(A block of data)
..............................
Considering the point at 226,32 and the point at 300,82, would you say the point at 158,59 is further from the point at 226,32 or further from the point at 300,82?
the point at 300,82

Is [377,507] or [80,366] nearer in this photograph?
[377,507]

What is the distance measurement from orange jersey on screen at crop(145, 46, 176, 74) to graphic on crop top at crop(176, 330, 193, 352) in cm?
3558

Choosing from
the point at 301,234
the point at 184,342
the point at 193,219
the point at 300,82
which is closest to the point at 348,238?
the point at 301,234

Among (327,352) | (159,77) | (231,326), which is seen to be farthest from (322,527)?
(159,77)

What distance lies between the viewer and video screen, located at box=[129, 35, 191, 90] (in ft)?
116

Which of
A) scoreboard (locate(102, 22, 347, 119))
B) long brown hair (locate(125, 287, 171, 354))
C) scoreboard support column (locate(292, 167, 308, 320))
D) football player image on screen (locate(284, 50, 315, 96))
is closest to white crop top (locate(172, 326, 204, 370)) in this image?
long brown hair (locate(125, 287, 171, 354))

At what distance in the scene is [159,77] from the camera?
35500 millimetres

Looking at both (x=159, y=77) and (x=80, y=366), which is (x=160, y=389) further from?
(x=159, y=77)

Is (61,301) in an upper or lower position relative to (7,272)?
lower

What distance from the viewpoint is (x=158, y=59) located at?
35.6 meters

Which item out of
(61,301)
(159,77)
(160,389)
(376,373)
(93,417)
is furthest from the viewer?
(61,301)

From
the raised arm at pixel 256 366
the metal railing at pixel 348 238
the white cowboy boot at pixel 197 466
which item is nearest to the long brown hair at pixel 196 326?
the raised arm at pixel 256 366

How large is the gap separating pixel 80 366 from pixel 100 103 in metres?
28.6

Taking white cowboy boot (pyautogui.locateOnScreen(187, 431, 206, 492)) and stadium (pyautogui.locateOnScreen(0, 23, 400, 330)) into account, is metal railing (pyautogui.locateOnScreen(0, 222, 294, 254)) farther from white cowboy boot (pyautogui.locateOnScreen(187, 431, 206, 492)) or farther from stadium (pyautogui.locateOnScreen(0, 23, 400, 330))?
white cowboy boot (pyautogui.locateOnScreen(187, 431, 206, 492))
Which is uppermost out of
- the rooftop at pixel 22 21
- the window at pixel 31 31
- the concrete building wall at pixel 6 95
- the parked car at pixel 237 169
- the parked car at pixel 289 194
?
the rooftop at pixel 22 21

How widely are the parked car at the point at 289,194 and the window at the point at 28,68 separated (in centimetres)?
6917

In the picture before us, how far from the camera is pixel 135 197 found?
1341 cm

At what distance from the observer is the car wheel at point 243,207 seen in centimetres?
..............................
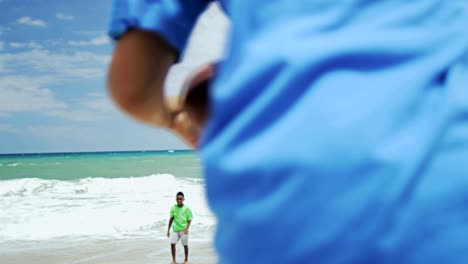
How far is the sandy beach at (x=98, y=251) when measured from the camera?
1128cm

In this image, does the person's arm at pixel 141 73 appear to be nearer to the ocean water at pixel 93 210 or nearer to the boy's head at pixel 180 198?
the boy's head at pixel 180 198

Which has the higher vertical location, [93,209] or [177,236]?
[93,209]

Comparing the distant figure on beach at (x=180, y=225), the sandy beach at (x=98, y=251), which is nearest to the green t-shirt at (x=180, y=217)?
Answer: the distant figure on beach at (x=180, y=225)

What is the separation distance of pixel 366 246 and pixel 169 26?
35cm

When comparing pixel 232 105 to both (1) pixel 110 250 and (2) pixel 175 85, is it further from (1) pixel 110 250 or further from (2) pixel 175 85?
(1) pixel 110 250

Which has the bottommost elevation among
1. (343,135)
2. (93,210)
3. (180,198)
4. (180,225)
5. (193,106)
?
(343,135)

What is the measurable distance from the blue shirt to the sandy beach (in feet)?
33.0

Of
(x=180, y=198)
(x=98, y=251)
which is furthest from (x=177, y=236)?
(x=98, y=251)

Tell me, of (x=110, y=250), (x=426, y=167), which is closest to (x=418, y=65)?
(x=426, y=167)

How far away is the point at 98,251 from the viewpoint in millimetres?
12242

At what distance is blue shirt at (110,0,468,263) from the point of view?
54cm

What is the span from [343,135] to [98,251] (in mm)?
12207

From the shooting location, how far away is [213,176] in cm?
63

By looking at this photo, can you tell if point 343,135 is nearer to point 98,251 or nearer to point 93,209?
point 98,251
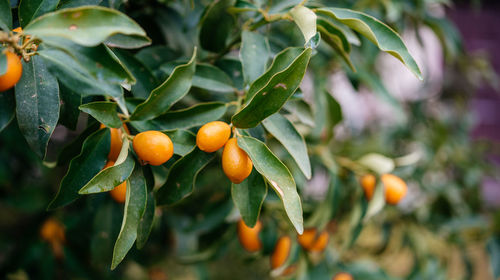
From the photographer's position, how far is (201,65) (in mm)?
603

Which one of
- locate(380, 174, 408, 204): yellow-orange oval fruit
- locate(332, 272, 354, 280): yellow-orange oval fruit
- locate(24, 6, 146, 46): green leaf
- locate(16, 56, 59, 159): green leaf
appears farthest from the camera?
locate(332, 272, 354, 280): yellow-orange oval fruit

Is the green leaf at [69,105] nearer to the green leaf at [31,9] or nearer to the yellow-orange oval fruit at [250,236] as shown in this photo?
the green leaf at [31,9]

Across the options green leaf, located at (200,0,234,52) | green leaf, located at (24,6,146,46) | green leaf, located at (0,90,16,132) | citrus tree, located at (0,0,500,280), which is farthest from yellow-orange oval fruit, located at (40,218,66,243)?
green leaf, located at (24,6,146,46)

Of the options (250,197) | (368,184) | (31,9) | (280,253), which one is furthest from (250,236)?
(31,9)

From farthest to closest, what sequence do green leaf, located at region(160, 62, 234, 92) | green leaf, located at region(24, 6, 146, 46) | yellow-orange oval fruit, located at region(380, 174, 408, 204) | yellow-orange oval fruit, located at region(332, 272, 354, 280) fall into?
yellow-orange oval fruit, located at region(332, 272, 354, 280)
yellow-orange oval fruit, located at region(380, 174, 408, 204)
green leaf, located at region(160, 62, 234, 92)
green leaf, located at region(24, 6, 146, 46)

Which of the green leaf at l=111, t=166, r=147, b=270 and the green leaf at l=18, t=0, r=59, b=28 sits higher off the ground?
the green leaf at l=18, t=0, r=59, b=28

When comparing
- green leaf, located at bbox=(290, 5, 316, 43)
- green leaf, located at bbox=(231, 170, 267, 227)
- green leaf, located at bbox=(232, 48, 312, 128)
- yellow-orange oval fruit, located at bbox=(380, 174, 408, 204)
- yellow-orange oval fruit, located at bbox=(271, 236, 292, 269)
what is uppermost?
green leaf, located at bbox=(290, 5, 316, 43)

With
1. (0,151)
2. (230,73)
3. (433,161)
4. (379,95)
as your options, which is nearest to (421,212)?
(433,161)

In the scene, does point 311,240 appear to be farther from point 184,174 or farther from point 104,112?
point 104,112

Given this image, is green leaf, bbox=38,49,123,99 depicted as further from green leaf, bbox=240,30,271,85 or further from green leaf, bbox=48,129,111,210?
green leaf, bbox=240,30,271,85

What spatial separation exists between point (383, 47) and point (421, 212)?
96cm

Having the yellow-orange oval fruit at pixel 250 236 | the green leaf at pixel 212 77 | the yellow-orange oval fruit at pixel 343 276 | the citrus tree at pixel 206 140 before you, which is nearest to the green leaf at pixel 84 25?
..............................
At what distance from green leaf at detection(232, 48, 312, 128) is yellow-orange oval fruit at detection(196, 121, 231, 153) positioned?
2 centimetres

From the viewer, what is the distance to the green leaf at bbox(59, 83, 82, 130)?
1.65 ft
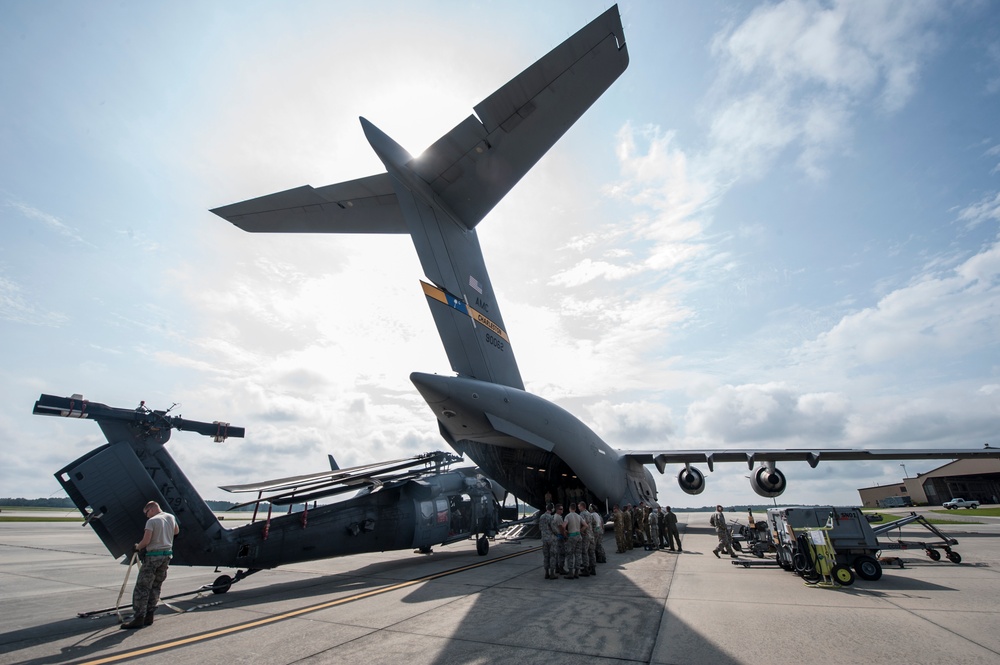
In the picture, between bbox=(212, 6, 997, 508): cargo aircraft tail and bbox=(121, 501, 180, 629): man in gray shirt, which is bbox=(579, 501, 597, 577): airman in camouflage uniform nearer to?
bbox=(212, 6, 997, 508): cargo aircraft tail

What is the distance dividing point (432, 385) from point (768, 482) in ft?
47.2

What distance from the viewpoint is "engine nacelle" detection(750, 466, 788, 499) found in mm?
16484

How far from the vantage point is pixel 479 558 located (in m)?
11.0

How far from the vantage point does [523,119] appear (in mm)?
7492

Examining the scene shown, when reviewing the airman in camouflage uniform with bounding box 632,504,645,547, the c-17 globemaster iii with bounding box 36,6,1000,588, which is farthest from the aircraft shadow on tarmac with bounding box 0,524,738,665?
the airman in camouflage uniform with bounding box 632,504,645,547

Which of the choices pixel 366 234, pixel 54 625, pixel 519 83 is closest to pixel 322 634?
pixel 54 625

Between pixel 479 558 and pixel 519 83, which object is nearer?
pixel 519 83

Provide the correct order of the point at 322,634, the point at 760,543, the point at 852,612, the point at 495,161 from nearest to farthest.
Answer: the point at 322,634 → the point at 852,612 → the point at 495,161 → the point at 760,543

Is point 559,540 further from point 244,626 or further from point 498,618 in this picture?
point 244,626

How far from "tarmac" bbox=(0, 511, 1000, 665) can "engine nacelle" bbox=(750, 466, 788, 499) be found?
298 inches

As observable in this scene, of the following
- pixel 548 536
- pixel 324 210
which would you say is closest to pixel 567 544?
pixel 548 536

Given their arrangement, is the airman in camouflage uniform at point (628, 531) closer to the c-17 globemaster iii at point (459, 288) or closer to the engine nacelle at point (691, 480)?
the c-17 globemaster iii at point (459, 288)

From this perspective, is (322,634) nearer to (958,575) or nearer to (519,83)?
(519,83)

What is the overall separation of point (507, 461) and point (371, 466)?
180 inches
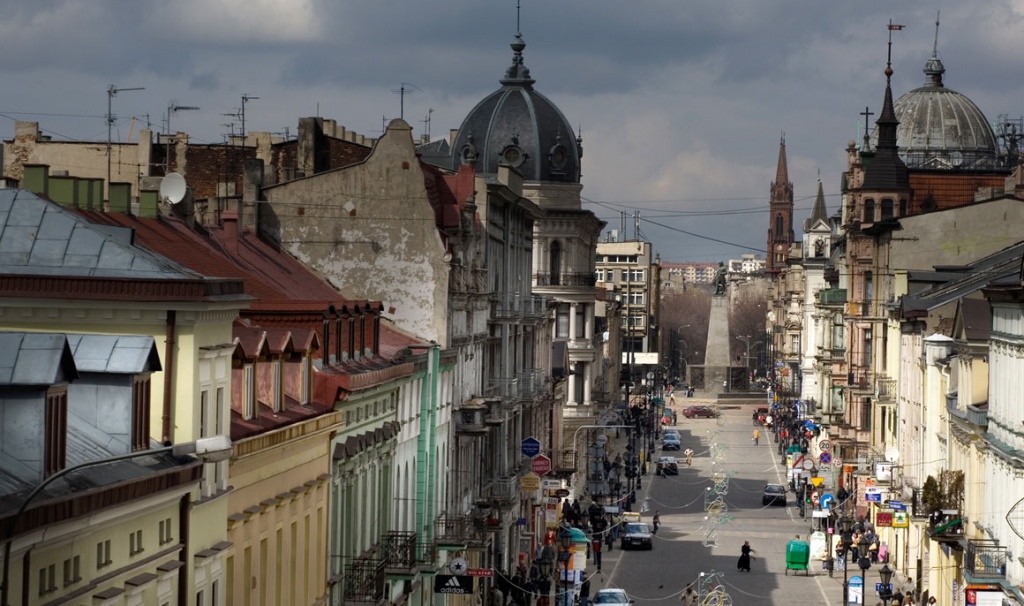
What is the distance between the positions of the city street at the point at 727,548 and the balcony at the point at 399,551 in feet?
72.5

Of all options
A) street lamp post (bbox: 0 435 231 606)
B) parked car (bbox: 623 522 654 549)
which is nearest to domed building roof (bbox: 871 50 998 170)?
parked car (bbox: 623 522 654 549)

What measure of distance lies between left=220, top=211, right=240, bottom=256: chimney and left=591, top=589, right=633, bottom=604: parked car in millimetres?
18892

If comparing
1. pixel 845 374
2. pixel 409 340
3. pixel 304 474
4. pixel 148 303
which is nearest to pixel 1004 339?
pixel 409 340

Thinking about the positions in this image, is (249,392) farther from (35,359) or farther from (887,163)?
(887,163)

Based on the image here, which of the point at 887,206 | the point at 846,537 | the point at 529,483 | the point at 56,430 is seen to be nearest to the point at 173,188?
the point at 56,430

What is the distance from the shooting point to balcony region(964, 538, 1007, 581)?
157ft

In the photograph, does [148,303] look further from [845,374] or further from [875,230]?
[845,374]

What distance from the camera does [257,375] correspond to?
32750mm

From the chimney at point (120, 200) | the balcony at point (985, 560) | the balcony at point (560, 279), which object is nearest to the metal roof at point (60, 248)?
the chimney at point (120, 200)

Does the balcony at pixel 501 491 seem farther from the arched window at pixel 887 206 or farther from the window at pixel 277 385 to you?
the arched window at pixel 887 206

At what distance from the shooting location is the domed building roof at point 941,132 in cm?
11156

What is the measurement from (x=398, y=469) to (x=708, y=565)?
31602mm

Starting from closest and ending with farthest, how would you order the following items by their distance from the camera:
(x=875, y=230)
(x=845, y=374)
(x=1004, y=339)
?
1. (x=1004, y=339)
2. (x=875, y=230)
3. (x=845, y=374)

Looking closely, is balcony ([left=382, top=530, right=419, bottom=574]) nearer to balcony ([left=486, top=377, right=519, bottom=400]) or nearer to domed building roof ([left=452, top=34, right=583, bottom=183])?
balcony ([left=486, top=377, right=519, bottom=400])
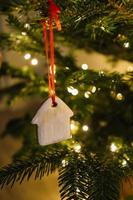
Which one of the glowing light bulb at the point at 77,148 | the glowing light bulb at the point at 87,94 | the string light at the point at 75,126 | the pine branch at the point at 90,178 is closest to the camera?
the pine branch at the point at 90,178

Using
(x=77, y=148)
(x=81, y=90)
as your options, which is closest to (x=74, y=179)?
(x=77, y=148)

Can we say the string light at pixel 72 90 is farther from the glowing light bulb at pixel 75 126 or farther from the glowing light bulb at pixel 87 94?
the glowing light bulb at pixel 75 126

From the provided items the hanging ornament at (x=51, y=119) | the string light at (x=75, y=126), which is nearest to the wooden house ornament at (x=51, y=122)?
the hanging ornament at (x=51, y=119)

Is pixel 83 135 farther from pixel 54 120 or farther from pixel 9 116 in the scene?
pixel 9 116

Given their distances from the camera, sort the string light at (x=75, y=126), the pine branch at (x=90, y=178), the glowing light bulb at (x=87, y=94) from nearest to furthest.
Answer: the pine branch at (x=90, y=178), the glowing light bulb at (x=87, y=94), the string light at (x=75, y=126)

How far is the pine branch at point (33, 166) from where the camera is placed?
..............................
Goal
Return every line of the records above that contains the word "before".

Exercise output
In the picture before us, how far from the camera is pixel 135 197 found?
Having the yellow-orange oval fruit at pixel 250 236 | the green leaf at pixel 212 77 | the yellow-orange oval fruit at pixel 343 276 | the citrus tree at pixel 206 140 before you, which is nearest to the green leaf at pixel 84 25?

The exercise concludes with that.